Even if you don't like to wear a helmet for safety on a bicycle, it's a damn handy thing to have on our head in the event of a freak hailstorm.
An eternity passed. We remained hunched in the bushes while the projectiles pelted us mercilessly. The white orbs piled up onto the ground and created a twisted snow globe diorama of pain. Traffic was not moving on the road and the roar of precipitation drowned out any other noise. I feared the sting of paintballs on my back in a regressive memory from a time when I thought I'd like the game.
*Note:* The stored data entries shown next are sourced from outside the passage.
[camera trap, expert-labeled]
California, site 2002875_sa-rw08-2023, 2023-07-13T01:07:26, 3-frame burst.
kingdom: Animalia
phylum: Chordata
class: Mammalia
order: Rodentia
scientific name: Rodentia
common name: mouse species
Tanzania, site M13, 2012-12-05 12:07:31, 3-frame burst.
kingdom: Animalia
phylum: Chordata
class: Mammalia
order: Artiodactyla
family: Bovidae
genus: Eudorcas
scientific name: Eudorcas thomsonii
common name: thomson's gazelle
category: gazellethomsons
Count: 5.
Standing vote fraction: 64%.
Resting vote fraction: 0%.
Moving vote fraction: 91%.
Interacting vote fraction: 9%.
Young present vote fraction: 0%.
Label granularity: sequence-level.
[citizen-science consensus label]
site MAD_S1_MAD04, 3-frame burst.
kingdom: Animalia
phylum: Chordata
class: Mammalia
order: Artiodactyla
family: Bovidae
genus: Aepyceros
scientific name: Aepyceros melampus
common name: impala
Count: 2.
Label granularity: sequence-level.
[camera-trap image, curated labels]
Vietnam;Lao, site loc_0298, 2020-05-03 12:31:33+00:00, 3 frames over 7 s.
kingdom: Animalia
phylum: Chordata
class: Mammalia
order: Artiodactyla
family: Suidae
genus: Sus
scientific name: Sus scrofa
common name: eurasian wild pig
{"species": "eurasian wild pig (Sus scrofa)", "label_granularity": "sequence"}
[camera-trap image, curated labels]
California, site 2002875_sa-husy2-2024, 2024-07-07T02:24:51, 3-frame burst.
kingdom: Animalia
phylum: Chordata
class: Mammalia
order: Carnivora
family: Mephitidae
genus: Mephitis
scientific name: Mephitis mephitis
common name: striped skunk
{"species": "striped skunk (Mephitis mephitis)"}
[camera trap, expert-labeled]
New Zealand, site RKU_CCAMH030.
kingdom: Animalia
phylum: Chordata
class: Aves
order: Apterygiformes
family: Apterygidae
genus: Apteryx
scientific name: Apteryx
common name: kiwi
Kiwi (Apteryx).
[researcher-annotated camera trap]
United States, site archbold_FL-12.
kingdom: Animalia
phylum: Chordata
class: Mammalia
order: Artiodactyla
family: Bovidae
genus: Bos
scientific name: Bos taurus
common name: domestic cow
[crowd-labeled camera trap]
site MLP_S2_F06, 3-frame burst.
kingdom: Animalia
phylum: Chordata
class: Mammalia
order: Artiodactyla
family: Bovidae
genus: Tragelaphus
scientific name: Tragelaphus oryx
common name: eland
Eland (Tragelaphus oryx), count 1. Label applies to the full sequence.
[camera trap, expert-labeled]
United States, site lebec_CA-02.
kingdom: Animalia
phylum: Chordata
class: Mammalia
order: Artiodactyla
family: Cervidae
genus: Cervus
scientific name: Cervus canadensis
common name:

The weather lightened up slowly. Adele and I clamored out of the bushes and watched the landscape shift surprisingly fast from a winter wonder to overflowing gutter streams. Steam rose from the ground as the sun emerged from behind the grey like a lazy husband asking if he can do the dishes as the last pot is being dried.
The county sheriff stopped by to see if we were alright. We assured him we were as our wet clothing clung to us on the side of the highway.
We dried slowly as we rode. 30 miles later, we turned the keys in the lock of a house lent to us by relatives of friends and sank, exhausted, into the couches. Sometimes it's nice to have a safe place to land after so much uncertainty.
Then again, any port in a storm.
Wonderful writing Brock! How did I not know before that you were a writer? All this time you have been hiding your talent from me. You will regret revealing yourself! I am going to ask for your feedback on all my pieces now. :)
ReplyDeleteGlad you survived the storm. What a crazy adventure.